ABOUT THIS EXERCISE:
If a line in the data holds "camera", copy that line out in full.

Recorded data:
++++++++++++++++++++
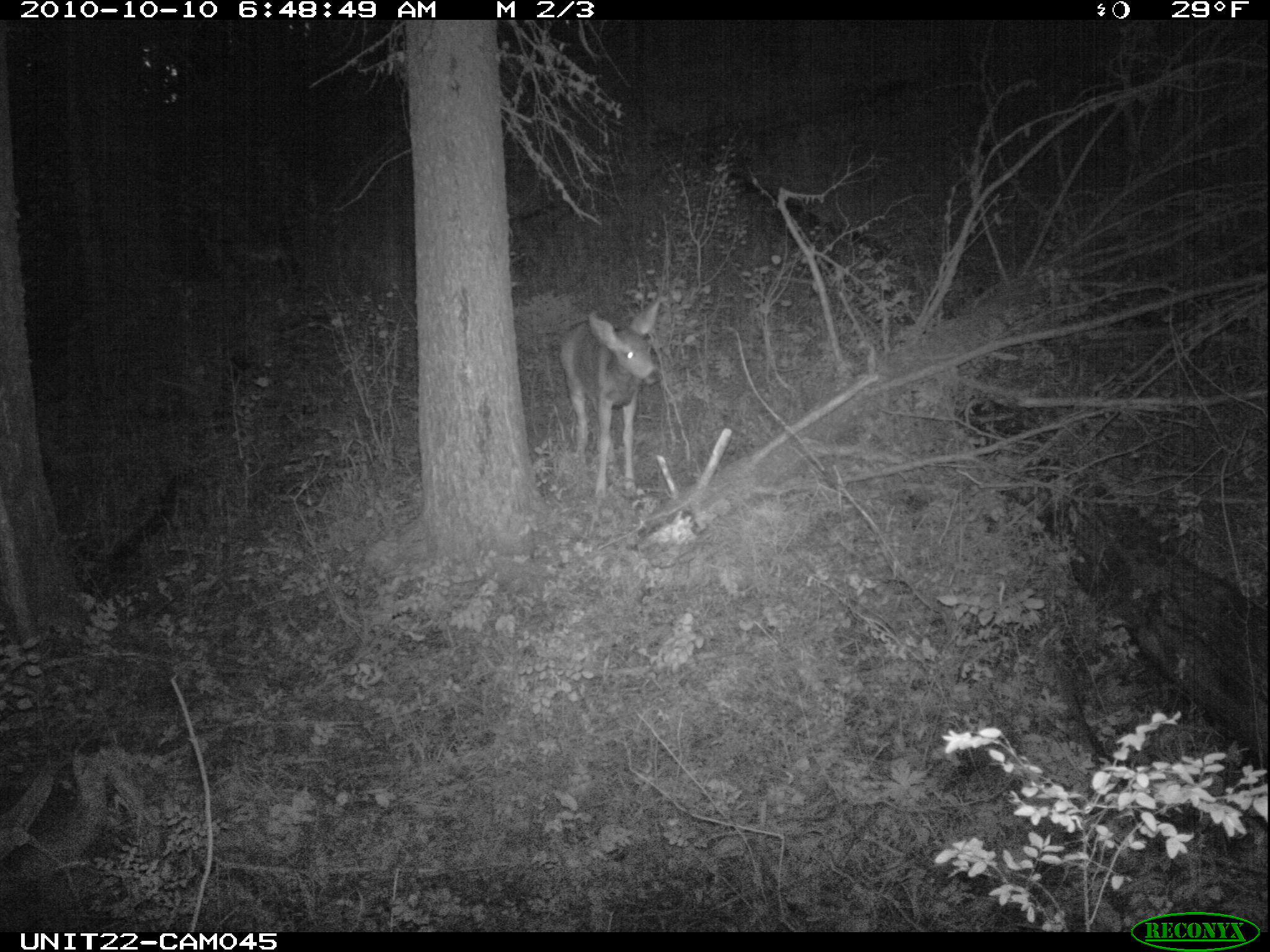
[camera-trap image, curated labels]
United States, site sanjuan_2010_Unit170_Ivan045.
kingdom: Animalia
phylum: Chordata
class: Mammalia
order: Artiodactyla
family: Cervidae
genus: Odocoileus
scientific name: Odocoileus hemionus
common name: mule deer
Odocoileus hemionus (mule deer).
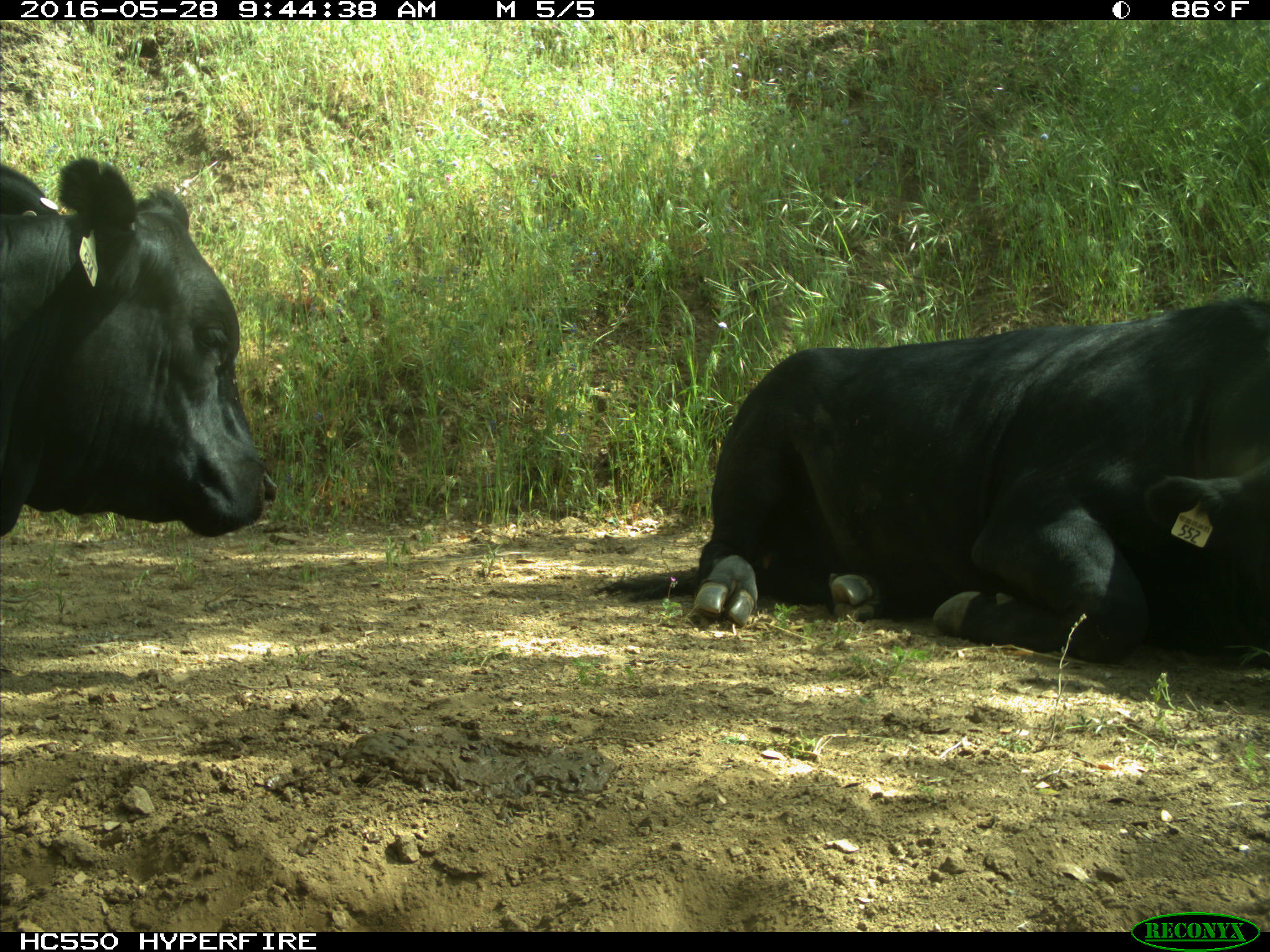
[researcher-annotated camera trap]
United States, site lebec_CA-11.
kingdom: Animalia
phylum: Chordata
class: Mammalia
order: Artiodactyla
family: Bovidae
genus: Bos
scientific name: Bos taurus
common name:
++++++++++++++++++++
SOLVED EXERCISE:
[camera-trap image, curated labels]
[researcher-annotated camera trap]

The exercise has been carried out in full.